EXTRAIT DU DOCUMENT →
⁂
Comme indiqué précédemment, les principales obligations, interdictions et limitations que l’on trouve dans le DIH conventionnel et/ou coutumier, sont établies par référence aux « attaques20  ». Par exemple, il est interdit de diriger des attaques contre les personnes civiles ou les biens de caractère civil21  ; de mener des attaques sans discrimination22 ou perfides23  ; ou d’attaquer, moyennant diverses exceptions et sous réserve de certaines conditions, des personnes ou des biens bénéficiant d’une protection spéciale (comme les unités sanitaires24  ; les biens indispensables à la survie de la population civile25  ; l’environnement26  ; les ouvrages et installations contenant des forces dangereuses, à savoir les barrages, les digues et les centrales nucléaires27  ; les localités non défendues28  ; et les combattants qui sont hors de combat29 ). Les attaques sont soumises au principe de la proportionnalité, qui interdit « les attaques dont on peut attendre qu’elles causent incidemment des pertes en vies humaines dans la population civile, des blessures aux personnes civiles, des dommages aux biens de caractère civil, ou une combinaison de ces pertes et dommages, qui seraient excessifs par rapport à l’avantage militaire concret et direct attendu30  ». En outre, une partie au conflit qui prépare une attaque doit prendre toutes les précautions pratiquement possibles pour réduire au minimum les dommages causés à la population civile31 .
⁂
OBJECTIF A →
Dans l'extrait sur le droit international humanitaire :
(i) Quels ouvrages et installations contenant des forces dangereuses sont cités ?
(ii) À quel principe les attaques sont-elles soumises ?
(iii) Que doit faire une partie au conflit qui prépare une attaque ?
L'extrait et les lignes de données n'ont pas la même origine.
⁂
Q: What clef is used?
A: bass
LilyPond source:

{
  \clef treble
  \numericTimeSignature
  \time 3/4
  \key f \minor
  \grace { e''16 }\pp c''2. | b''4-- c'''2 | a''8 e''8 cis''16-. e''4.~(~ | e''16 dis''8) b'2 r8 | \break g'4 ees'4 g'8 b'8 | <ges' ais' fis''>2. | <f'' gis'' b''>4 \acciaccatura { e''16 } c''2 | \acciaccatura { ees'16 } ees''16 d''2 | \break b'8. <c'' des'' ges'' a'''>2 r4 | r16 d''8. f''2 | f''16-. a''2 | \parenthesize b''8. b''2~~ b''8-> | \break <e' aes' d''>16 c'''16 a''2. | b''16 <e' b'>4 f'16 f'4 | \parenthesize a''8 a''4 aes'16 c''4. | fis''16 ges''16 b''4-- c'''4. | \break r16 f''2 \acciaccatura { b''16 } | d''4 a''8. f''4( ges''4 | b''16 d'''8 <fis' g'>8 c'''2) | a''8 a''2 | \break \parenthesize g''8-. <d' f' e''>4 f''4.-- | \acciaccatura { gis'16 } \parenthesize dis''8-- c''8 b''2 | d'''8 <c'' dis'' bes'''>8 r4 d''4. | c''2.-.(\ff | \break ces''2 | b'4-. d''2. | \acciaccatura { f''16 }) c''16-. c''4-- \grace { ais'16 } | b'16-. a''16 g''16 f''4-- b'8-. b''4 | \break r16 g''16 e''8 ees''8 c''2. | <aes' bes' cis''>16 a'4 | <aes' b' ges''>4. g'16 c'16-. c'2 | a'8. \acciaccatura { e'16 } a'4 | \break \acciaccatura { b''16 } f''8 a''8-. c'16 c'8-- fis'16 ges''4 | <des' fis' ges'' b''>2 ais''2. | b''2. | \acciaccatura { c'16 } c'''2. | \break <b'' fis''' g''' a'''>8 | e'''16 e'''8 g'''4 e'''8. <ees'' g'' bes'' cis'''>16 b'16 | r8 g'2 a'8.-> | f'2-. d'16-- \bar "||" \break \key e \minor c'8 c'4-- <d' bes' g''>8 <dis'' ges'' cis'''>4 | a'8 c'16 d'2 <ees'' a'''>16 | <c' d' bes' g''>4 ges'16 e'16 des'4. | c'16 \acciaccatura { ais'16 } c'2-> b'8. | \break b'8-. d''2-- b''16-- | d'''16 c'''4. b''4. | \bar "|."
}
⁂
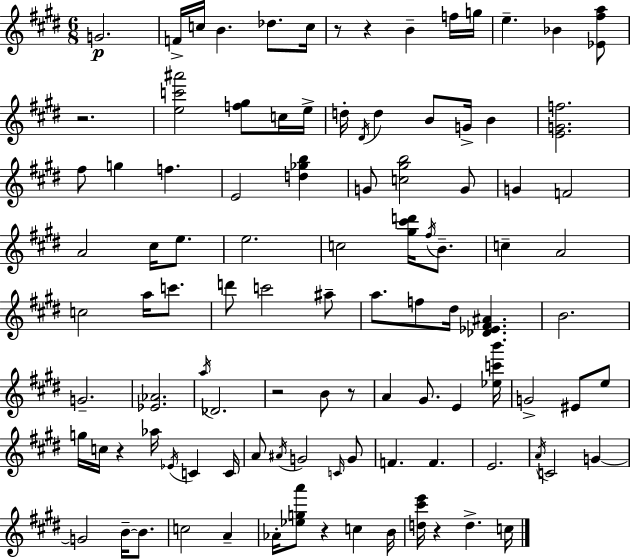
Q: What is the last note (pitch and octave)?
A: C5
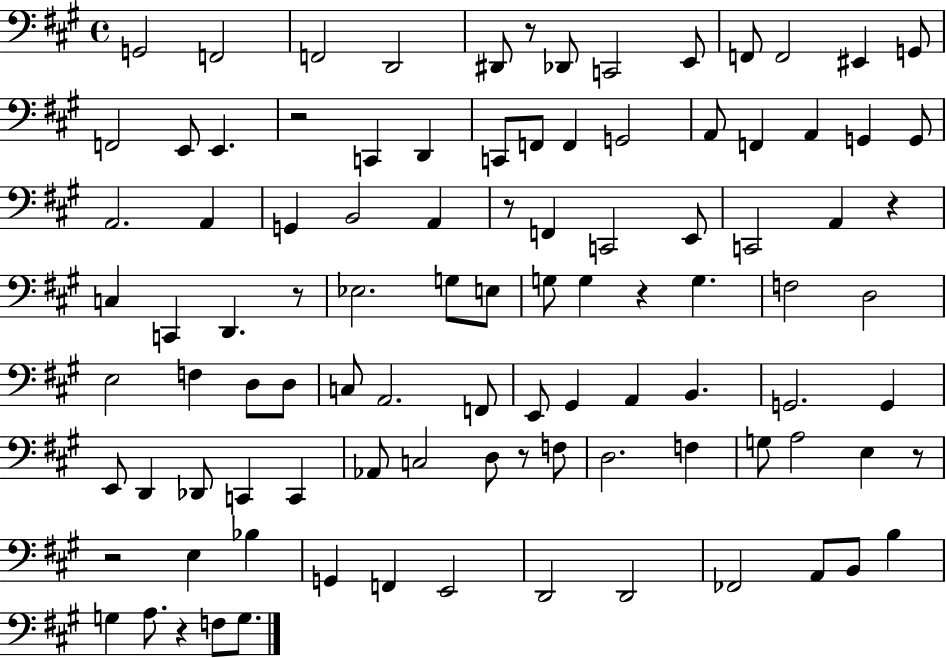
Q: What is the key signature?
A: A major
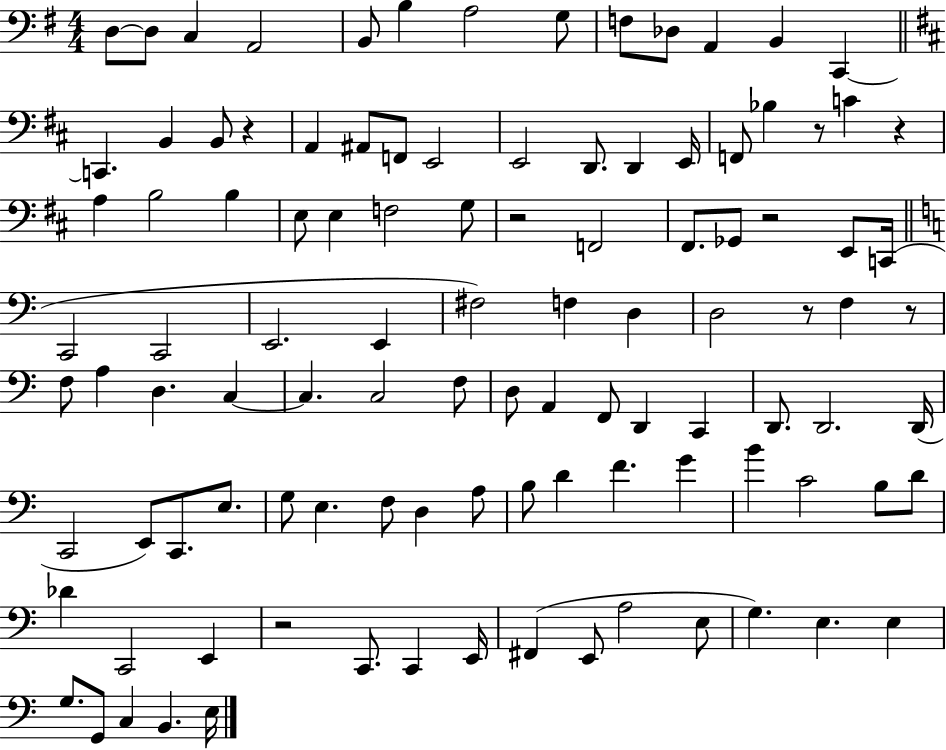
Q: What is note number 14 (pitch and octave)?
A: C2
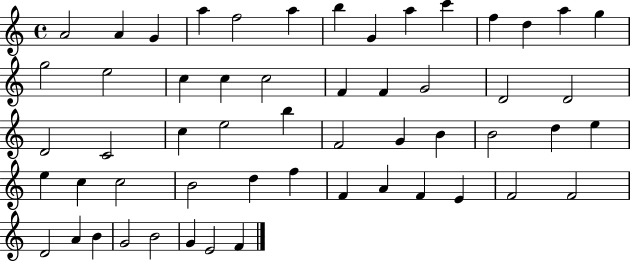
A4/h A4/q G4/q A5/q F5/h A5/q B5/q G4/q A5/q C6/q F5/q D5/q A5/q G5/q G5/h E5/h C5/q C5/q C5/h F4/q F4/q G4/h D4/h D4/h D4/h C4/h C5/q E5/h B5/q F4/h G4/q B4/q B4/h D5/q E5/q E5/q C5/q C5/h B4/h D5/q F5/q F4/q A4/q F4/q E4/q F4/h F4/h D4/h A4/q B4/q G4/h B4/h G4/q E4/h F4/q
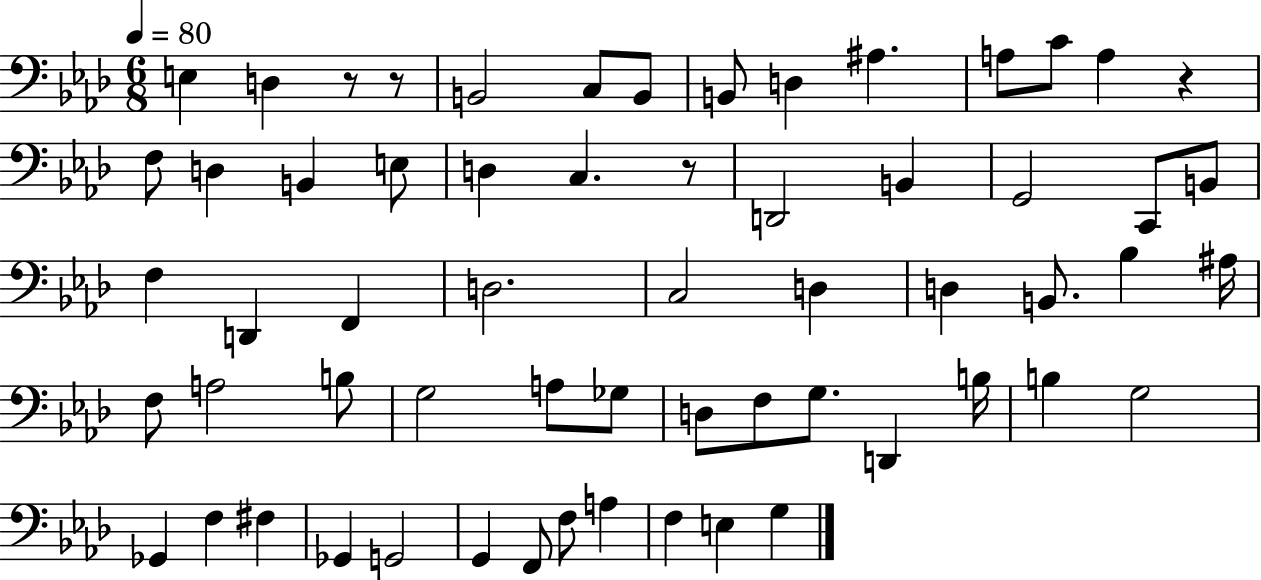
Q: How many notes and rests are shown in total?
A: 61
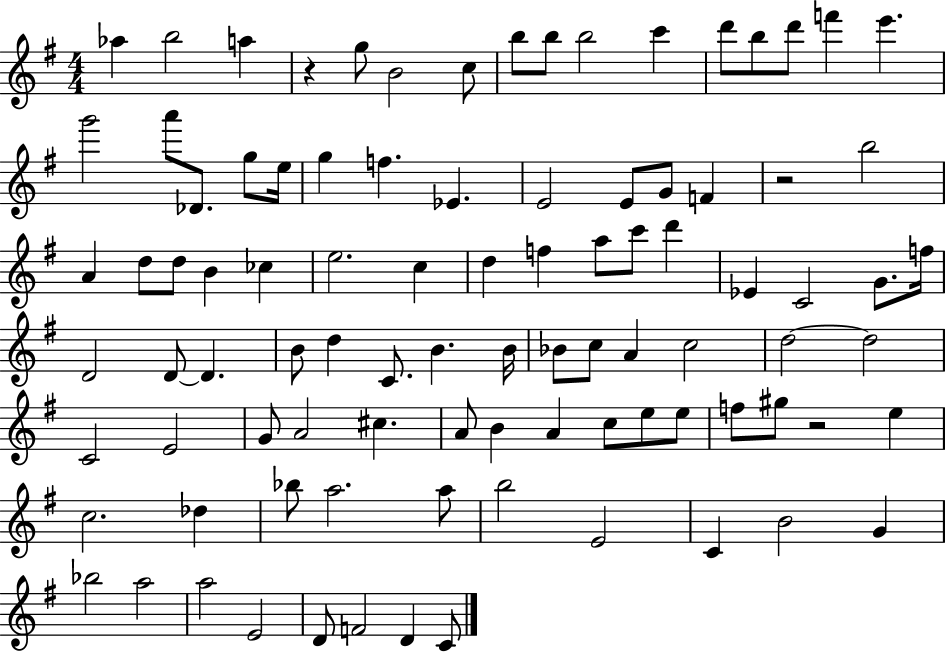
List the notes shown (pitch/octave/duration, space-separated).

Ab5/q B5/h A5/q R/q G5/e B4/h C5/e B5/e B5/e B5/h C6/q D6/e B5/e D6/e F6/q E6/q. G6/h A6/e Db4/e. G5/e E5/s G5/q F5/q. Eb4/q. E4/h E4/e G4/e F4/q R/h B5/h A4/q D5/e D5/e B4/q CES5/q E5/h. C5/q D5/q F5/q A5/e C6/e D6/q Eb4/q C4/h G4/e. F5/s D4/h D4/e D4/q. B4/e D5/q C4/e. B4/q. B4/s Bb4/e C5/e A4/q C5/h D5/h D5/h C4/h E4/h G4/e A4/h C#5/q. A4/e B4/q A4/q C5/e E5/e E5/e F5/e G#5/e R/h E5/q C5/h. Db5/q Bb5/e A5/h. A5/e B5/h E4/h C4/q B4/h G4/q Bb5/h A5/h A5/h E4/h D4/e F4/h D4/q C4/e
⁂
OBJECTIF B → Pouvez-vous transposer en tableau Markdown, avec les colonnes « N° » et « Ligne », les lignes des blocs de données, de celle qui contient « Q: What is the key signature? » jusqu'à celle qui contient « Ab5/q B5/h A5/q », toutes deux comprises ? Omettez les lignes vides et les images.

RÉPONSE CORRECTE A →
(i) Les barrages, les digues et les centrales nucléaires.
(ii) Au principe de la proportionnalité.
(iii) Elle doit prendre toutes les précautions pratiquement possibles pour réduire au minimum les dommages causés à la population civile.

RÉPONSE CORRECTE B →
| N° | Ligne |
|---|---|
| 1 | Q: What is the key signature? |
| 2 | A: A major |
| 3 | Q: What is note number 14 (pitch and octave)? |
| 4 | A: C2 |
| 5 | A4/h A4/q G4/q A5/q F5/h A5/q B5/q G4/q A5/q C6/q F5/q D5/q A5/q G5/q G5/h E5/h C5/q C5/q C5/h F4/q F4/q G4/h D4/h D4/h D4/h C4/h C5/q E5/h B5/q F4/h G4/q B4/q B4/h D5/q E5/q E5/q C5/q C5/h B4/h D5/q F5/q F4/q A4/q F4/q E4/q F4/h F4/h D4/h A4/q B4/q G4/h B4/h G4/q E4/h F4/q |
| 6 | Q: How many notes and rests are shown in total? |
| 7 | A: 61 |
| 8 | List the notes shown (pitch/octave/duration, space-separated). |
| 9 | Ab5/q B5/h A5/q R/q G5/e B4/h C5/e B5/e B5/e B5/h C6/q D6/e B5/e D6/e F6/q E6/q. G6/h A6/e Db4/e. G5/e E5/s G5/q F5/q. Eb4/q. E4/h E4/e G4/e F4/q R/h B5/h A4/q D5/e D5/e B4/q CES5/q E5/h. C5/q D5/q F5/q A5/e C6/e D6/q Eb4/q C4/h G4/e. F5/s D4/h D4/e D4/q. B4/e D5/q C4/e. B4/q. B4/s Bb4/e C5/e A4/q C5/h D5/h D5/h C4/h E4/h G4/e A4/h C#5/q. A4/e B4/q A4/q C5/e E5/e E5/e F5/e G#5/e R/h E5/q C5/h. Db5/q Bb5/e A5/h. A5/e B5/h E4/h C4/q B4/h G4/q Bb5/h A5/h A5/h E4/h D4/e F4/h D4/q C4/e |